According to the Parliamentary Monitoring Group's record of the proceedings, he added that if there were any loopholes, such as excluding foreign visitors from registration, it would render the legislation meaningless. “If there is a single loophole, we can just as well not have this legislation. There is no room for any gaps.”
State law advisor Ina Botha told the committee in turn that the RICA amendment would require South Africans to register cellphone and personal details on pain of imprisonment. There was no cogent reason why the same should not apply to visitors to the country, she said. “We want enough information timeously to prevent, detect and solve crime. We also want the information to be legitimate.”
Vodacom managing executive for regulatory affairs Pakamile Pongwana disagreed. He said apart from the negative impact the requirement would have on business, the provision was “physically and technically unsound” as it would require every visitor to register with all three operators.
In addition, no other country in the world requires registration of foreign cellphones.
MTN senior legal and regulatory advisor Louina Nunan said existing delays at airports were already causing visitors frustration and resentment. “If we were to delay them at the airport for another 15 or 30 minutes [for purposes of registering with local providers], how would that affect tourism and international business travellers?”
Bulbulia added that in implementation, laws had to be reasonable, practical and possible. She said the requirement puts SA in “uncharted territory”.
She told the committee Cell C alone had 394 agreements with other networks to allow roaming and that it was not technically possible to block or allow individual foreign numbers. A provision to force registration of individual roaming numbers would effectively mean there could be no roaming at all.
Pongwana said the revised Section 40(1) provided that the operators could not activate a SIM card, or activate a cellphone, unless details were registered.
However, roaming was a wholesale, not retail activity. “We don't sign roaming agreements with individual people. Roaming agreements are signed with other network operators and these agreements run into the hundreds for each operator.”
For visitors, this happened overseas and the facility automatically kicked in when they switched on their mobile phones on arrival.

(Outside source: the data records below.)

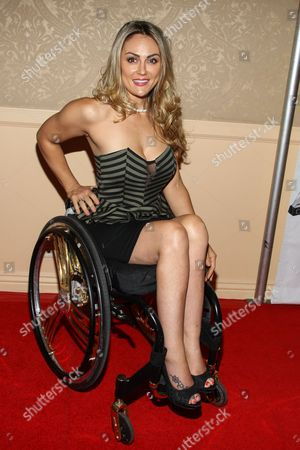 Actress Tiphany Adams arrives at the 2013 Media Access Awards at the Beverly Hilton Hotel on in Beverly Hills, Calif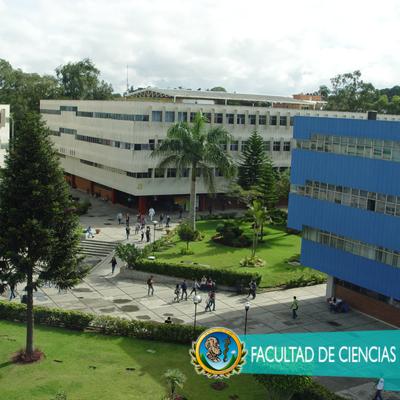 Historia de la Universidad de San Carlos de Guatemala y  Facultad de Ciencias Médicas. timeline
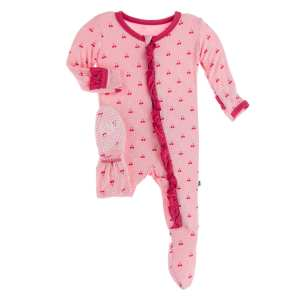 KicKee Pants Lotus Cherries and Blossoms Classic Ruffle Footie with Zipper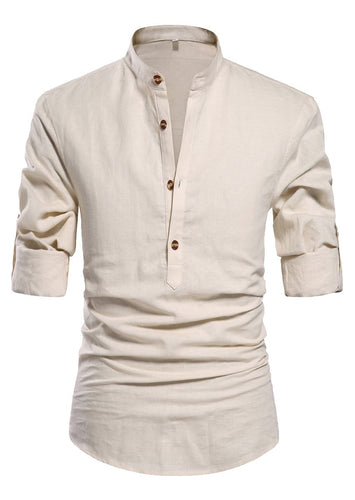 Men's Cotton Linen Blend Shirt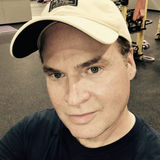 Christoph from Overland Park | Man | 54 years old | Pisces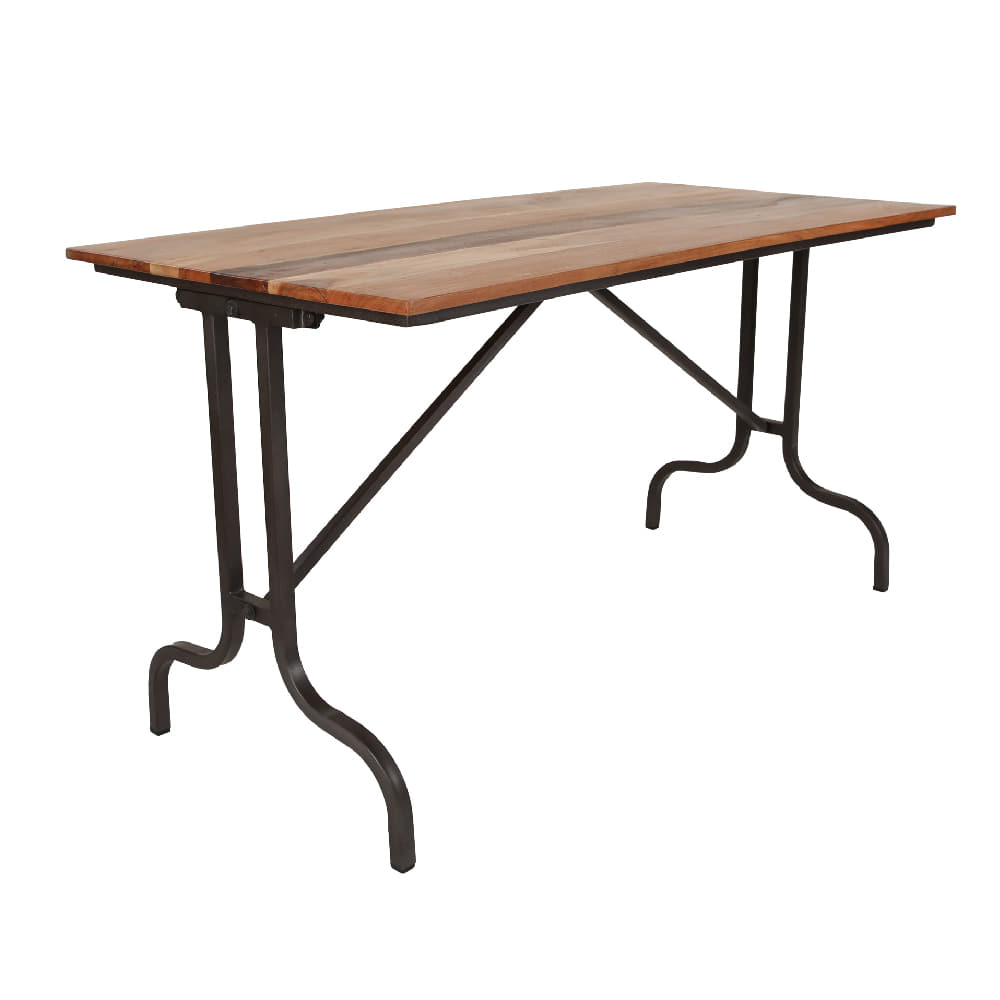 Table Iron Wood K.D. (K-1533)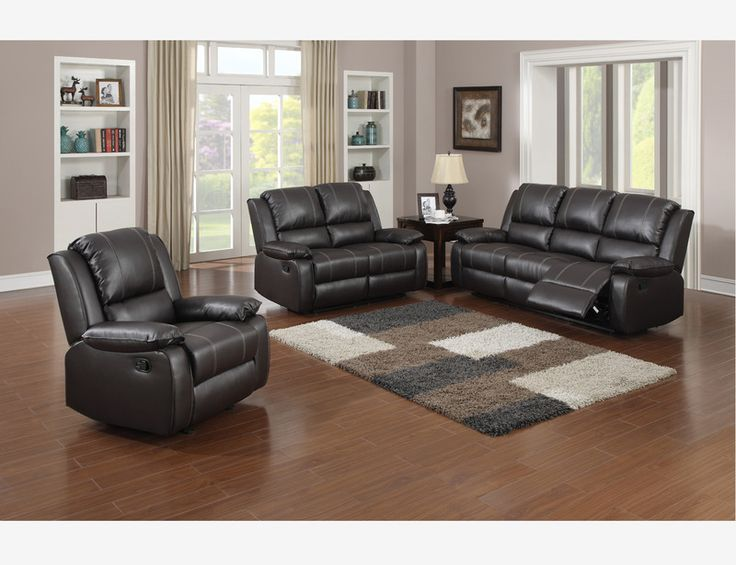 437 best Sofa Sets images on Pinterest | Living room set, Living ...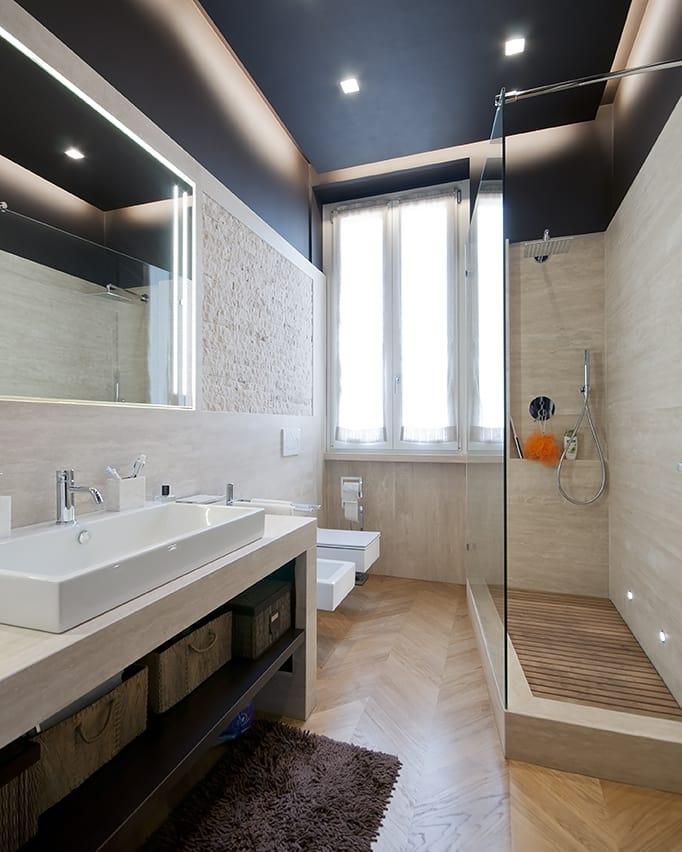 El baño según el feng shui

Present global wholesale roaming agreements, as well as the nature of mobile phone technology, make it impossible in practice to grant one individual access to local networks, but block another. Either everyone can roam or no one. Since allowing unregistered visitors to roam on South African networks will attract criminal penalties, the operators would have to end international roaming.
Pongwana doubts that closing every loophole was ever possible. “We are not saying we will not implement the law,” he said. “I understand what the Department of Justice is trying to do. [But] closing every loophole must be practical, implimentable and must make good sense.”
Committee chairman Kgoshi Lameck Mokoena said the comments “make sense”. African National Congress committee member Letlhogile Moseki added the country was already under fire for the difficulties and costs of doing business and the amount of red tape.
Democratic Alliance NCOP member Wilhelm le Roux added: “The whole world has a problem with crime and terrorism, some countries even more so than us. How is it then that just we insist on this roaming registration? Is it then not true that the providers are saying that it is just not practical to do?”
Justice officials were not convinced, and said the mobile providers had failed to explain why visitors should be exempt from a requirement that applied to all residents.